TE LEZEN TEKST —
----------------------------------------

In het besluit op de MER-beoordeling refereert de Omgevingsdienst Noordzeekanaalgebied aan de artikelen 2.4 en 3.3. van het Besluit omgevingsrecht. Op basis van die paragrafen concludeert de dienst dat niet de provincie, maar de gemeente het bevoegd gezag is.
Maar die conclusie wordt getrokken op basis van onjuiste argumentatie. Want de gemeente is volgens het Besluit omgevingsrecht alleen bevoegd gezag als het niet zou gaan om een zogenaamde IPCC-installatie. Dat wil zeggen dat de installatie niet een zodanige impact kan hebben op het milieu dat deze valt onder de Richtlijn industriële emissies (RIE).
In het eerdergenoemde advies van ILT staat juist glashard gemeld dat de RIE wél van toepassing is op de geplande gifwasserette omdat het om een IPCC-installatie gaat. Deze conclusie wordt zelfs aangedikt met een uitroepteken, wat ongebruikelijk is in ambtelijke adviezen.
Overigens is het veelzeggend dat de inspectiedienst het advies niet richt aan de gemeente, maar aan de provincie. Het illustreert welke instantie ILT zelf beschouwt als bevoegd gezag.
Het Noordhollands Dagblad stelde recent vragen over het ILT-advies aan de omgevingsdienst. Die antwoordt toch vast te houden aan het oorspronkelijke standpunt. “Wij hebben ILT aangegeven waarom.” Er is volgens de dienst ook geen milieueffectrapportage nodig. “Op dit punt hoeft geen vertraging in de vergunningprocedure verwacht te worden”, aldus een woordvoerder tegenover de krant.
ODNZKG lijkt het volgens deze uitspraken beter te weten dan de landelijke inspectiedienst van het ministerie. Terwijl de hele redenatie van Schiphol en omgevingsdienst al vanaf het begin schimmig was.
Wel of niet vernietigen
Vervuiler Schiphol en controlerende instantie ODNZKG stelden samen dat de hele gifwasinstallatie niet bedoeld was om ‘ongevaarlijke’ afvalstoffen (de PFOS dus) te verwijderen, maar om die PFOS ‘nuttig’ toe te passen. Met zo’n redenering is er ineens veel meer mogelijk met de levensgevaarlijke gifgrond.

----------------------------------------

GETOONDE LIJST —

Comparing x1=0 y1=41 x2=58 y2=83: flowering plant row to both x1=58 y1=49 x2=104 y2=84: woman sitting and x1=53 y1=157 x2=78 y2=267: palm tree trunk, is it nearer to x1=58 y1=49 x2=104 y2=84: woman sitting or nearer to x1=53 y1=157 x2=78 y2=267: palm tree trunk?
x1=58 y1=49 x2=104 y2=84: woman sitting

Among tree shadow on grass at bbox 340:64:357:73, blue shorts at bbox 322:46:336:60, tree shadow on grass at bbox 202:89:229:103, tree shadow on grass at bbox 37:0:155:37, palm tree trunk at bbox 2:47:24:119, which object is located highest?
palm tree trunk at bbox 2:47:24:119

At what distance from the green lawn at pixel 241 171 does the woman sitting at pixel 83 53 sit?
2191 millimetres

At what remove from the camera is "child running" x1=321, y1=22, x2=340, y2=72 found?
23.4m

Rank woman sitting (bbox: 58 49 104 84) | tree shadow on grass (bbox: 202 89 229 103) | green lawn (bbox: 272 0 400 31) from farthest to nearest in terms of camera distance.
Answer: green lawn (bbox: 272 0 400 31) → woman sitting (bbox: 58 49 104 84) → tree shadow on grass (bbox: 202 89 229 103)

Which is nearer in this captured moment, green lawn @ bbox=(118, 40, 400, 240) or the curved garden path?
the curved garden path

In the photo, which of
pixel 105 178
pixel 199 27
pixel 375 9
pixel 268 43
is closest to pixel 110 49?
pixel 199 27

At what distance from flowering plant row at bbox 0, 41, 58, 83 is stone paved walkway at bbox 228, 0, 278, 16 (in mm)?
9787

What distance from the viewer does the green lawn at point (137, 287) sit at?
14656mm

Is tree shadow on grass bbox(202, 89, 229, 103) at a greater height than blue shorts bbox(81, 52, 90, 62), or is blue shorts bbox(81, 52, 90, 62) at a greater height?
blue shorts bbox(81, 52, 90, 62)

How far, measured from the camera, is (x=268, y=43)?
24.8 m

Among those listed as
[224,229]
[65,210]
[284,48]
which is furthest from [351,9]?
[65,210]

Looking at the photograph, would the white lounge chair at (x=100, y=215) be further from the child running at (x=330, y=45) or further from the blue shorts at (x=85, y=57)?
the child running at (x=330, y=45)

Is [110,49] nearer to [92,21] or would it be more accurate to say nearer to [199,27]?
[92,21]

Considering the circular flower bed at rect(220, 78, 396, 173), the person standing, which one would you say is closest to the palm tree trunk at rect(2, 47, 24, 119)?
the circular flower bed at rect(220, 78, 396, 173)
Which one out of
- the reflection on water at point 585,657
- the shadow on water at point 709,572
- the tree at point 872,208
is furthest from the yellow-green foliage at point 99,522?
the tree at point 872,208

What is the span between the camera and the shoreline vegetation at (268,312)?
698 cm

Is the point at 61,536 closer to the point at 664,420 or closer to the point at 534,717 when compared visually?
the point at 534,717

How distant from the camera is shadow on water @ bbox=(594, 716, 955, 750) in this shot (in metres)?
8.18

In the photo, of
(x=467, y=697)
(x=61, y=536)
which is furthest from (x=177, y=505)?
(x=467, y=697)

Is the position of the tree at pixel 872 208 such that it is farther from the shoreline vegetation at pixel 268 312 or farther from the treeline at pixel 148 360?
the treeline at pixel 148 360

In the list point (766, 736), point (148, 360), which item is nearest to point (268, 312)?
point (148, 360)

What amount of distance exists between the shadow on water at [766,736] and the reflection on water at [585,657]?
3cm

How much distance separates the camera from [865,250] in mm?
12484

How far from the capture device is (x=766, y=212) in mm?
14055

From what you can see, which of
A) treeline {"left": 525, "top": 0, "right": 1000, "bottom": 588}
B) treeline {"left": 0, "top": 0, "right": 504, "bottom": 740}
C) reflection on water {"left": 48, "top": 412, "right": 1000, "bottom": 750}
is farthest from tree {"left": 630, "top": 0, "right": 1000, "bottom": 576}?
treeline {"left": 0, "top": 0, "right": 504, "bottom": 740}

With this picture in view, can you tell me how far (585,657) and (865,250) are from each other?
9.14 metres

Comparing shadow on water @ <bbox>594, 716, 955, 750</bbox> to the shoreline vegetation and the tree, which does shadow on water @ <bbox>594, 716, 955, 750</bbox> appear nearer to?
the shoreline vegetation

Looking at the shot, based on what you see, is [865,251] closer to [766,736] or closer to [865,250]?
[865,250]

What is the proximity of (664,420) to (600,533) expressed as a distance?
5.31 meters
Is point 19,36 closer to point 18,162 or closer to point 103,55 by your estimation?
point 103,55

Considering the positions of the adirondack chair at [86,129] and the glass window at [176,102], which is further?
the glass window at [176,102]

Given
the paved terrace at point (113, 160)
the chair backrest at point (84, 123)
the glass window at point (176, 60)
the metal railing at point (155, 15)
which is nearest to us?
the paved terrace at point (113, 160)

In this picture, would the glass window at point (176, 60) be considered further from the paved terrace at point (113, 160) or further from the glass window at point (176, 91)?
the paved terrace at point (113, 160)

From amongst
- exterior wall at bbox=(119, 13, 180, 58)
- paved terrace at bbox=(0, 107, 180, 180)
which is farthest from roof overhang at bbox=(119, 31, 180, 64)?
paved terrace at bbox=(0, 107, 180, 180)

----------------------------------------

TE DOEN —
[1] Neem uit de tekst over de gifwasinstallatie het stuk over dat begint bij "ODNZKG lijkt het" en eindigt bij "begin schimmig was.".
[2] Tel in de lijst het aantal regels met de tekenreeks "trunk", waarbij hoofdletters en kleine letters verschillen. Geef alleen het getal.

ANTWOORDEN —
[1]
ODNZKG lijkt het volgens deze uitspraken beter te weten dan de landelijke inspectiedienst van het ministerie. Terwijl de hele redenatie van Schiphol en omgevingsdienst al vanaf het begin schimmig was.

[2] 4